“I made it back to the cabin. And after I told Luc what went down at the store, we considered hitting the road,” Archer explained. “But we didn’t get the chance before Daedalus showed up.”
Nancy’s lips formed a tight line.
“She thought she had us.” Luc plopped a mini Oreo on top of his ham-and-cheese cracker, and well, that was just sick. “But—”
“You said you were working on that,” Kat said, glancing at a silent Nancy. “A way to deal with Daedalus? You found something?”
“I’m a very well-connected person,” Luc said around a mouthful of junk. “When they kicked down our door and Nancy strode in as if she was the biggest, baddest thing this side of the country, I proved just how well connected I am.”
“How?” I watched Nancy.
“Like I said, everyone has an Achilles’ heel. Nancy’s is pretty obvious.” Luc stabbed a straw through his Capri Sun. “There’s only one thing that she cares about in this whole entire world, that she’d throw her family in front of a tank for—if she even has a family, because I’m pretty sure she was hatched from an egg—and it’s those baby Origins.”
“Baby Origins?” I repeated.
“Micah? Those?” Kat asked.
Luc nodded. “Yep.”
“Fun fact is that most of the hybrids and older Origins, the ones who left with her to retrieve you guys, aren’t really thrilled with the Daedalus treatment.” Archer smiled, but there was no humor. “The ones who were loyal, well . . .”
“Bastards,” Nancy hissed. “Do you know how long it took to cultivate something that was so loyal and so tested—?”
“Something?” Kat’s voice rose. “See, that’s why you’re so messed up. The hybrids and the Origins, they aren’t a something. They are living, breathing people.”
“You don’t understand.” Nancy turned a dark look on Kat. “You’ve never created anything.”
“And you have? Just because you forced two people to have children and then ripped them away doesn’t mean you created anything.” Anger tightened Kat’s lips. “You’re not their mother. You aren’t anything but a monster to them.”
Something akin to pain flickered across Nancy’s face.

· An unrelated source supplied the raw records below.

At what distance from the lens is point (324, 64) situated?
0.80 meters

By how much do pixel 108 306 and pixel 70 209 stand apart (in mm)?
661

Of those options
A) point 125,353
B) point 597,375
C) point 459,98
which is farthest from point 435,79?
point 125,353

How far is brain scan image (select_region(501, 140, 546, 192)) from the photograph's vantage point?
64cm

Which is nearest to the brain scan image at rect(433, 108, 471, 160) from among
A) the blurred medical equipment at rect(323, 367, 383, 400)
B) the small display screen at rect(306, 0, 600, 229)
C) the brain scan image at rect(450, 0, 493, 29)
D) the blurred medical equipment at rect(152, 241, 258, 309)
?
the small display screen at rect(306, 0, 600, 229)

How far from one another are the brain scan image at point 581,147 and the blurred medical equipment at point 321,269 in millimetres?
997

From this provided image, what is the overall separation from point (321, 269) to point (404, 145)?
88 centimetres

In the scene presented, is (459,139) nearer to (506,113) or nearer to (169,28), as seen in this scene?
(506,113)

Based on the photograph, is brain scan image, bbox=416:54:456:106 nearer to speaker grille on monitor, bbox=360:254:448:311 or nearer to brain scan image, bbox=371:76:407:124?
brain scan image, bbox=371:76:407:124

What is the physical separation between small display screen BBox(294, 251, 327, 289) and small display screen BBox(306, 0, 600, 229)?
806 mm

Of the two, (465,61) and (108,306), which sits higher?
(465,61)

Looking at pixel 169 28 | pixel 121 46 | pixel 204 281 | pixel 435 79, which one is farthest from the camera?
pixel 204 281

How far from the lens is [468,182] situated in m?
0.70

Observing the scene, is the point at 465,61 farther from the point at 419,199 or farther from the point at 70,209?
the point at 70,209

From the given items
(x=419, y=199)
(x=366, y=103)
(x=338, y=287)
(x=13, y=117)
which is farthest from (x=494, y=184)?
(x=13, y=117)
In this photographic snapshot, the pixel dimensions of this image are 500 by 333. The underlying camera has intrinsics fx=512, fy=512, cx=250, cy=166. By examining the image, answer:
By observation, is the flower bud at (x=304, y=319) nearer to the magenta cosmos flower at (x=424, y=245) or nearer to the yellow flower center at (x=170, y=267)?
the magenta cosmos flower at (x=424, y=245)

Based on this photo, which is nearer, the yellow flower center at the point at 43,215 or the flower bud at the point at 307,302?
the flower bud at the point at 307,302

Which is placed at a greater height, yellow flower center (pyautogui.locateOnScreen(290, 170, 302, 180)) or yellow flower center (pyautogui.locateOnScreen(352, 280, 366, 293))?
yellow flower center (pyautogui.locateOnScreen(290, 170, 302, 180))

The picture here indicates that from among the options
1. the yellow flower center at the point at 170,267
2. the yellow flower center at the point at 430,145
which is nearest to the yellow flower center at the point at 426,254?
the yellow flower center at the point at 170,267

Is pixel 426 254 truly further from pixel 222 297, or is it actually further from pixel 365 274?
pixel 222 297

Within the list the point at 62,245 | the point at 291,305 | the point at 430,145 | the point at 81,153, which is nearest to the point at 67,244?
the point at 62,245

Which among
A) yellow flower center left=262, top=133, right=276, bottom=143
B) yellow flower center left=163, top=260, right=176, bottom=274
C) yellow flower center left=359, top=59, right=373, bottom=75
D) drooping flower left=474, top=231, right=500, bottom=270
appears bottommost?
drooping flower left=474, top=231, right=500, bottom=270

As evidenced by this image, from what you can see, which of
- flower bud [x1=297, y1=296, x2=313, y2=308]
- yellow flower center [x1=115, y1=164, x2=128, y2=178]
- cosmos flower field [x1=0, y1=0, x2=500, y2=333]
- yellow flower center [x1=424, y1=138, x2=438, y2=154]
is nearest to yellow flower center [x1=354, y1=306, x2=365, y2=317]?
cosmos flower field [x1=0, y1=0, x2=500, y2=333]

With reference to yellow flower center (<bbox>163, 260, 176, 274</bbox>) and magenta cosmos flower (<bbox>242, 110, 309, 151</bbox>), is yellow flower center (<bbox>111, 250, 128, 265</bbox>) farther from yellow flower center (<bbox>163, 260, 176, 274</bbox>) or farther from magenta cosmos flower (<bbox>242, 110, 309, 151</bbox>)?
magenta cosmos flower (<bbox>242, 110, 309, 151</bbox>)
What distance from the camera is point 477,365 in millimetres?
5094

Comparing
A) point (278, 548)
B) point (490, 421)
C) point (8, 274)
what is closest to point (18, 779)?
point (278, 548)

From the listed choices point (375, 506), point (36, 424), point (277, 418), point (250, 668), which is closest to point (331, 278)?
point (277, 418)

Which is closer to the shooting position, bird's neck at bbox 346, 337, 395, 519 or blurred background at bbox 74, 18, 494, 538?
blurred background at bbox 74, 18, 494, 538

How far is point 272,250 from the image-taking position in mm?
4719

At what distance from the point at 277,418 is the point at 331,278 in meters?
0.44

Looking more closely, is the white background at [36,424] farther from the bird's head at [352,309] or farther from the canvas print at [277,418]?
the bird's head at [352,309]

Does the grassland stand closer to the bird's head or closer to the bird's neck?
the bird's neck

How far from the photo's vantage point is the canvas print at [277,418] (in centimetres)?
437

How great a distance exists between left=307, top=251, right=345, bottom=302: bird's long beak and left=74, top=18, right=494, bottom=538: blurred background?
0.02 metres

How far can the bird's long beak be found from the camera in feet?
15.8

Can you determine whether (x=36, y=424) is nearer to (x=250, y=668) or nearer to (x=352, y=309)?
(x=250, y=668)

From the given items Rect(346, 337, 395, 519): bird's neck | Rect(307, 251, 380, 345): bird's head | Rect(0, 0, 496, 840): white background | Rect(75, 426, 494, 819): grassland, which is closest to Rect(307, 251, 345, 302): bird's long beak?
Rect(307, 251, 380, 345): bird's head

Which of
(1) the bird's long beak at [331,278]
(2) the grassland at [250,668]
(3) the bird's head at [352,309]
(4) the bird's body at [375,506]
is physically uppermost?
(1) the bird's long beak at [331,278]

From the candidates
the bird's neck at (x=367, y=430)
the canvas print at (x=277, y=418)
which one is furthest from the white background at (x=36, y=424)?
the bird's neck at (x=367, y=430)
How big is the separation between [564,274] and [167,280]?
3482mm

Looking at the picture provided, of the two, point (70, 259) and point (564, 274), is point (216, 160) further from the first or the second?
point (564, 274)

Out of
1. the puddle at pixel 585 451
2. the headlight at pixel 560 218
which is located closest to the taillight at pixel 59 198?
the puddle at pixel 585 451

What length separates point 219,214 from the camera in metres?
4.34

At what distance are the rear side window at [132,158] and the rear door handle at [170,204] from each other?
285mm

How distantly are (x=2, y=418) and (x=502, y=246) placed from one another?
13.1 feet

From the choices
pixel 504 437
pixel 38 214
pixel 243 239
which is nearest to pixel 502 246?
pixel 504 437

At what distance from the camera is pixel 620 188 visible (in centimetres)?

“Either way, they mean a lot to her, and I know where they’re being kept,” Luc explained, finishing up his last cracker. “Tell them what the bigwigs wanted, Fancy Nancy.”
She gripped the edges of the table. “After the arrival of the Luxen, I was told to dismantle the Daedalus project.”
“Dismantle?” whispered Kat, and I already knew what she meant. I think Kat did, too, but didn’t want to believe it.
“I was told to clear out the program, erase everything,” Nancy explained.
“Oh my God,” Kat murmured.
I closed my eyes. Dismantle. Erase everything. In other words, she’d been given an order from someone higher up than her in the food chain to wipe out any proof of the program. “They wanted you to kill them?”
She exhaled noisily as she nodded. “Plausible deniability, they said. That the public couldn’t know that we had not only been aware of alien life-forms but had been working with them for decades.”
“Jesus.” I rubbed a hand across my brow. “Not just the kids, right? Every Luxen who was in there of their own free will? The ones who were allowing you to do tests? And even the ones who hadn’t assimilated to your standards?”
“Yes,” she responded.
“Of course, she had no problem wiping them out. They are expendable after all, at least according to her. But those Origins?” Luc shook his head slowly. “She couldn’t do it.”
My brows rose. Did the woman have a heart somewhere in her chest?
Luc laughed as he picked up on my thoughts. “No, Daemon, she doesn’t have a heart. Not in the way a normal person would grow attached to a classroom full of little freaky, and yet oddly adorable, kids. She didn’t want all of her work to go to waste, so she moved them out of Area 51, and she thought she had them hidden.”
“But she didn’t?” Kat tucked her hair behind her ear.
He shook his head. “As I said, I’m pretty damn well connected. I know where they are and I know how badly Nancy wants to return to them when this is all over, given that any of us are still alive, and cultivate the little freaks into big freaks.”
“Like I did with you?” Nancy asked.
Luc flipped her off. “Nancy knows that if she harms one hair on any of our bodies, even looks at us in a way that I find annoying . . .”
The casual indifference that he always rocked slipped off his face like a mask falling away. He leaned forward, his eyes glowing like purple diamonds, as Nancy turned to him.
In that moment, I was seeing the Luc who caused grown men to piss themselves, the Luc I didn’t want to be on the wrong side of, and that Luc was downright disturbing-looking as his features sharpened.
“She knows I will have every single one of them killed in seconds,” he said, his voice low. “And if my people don’t hear from me, even if I can’t make it to a phone in time, they are all going to die. And then Nancy has nothing.”
Good God.
Kat stared at the kid like she’d never seen him before.
There was no doubt in my mind that Luc was capable of doing something like that. As messy and wrong as it was, he’d do it, but I also didn’t believe that he’d ever let those kids fall back into Nancy’s hands.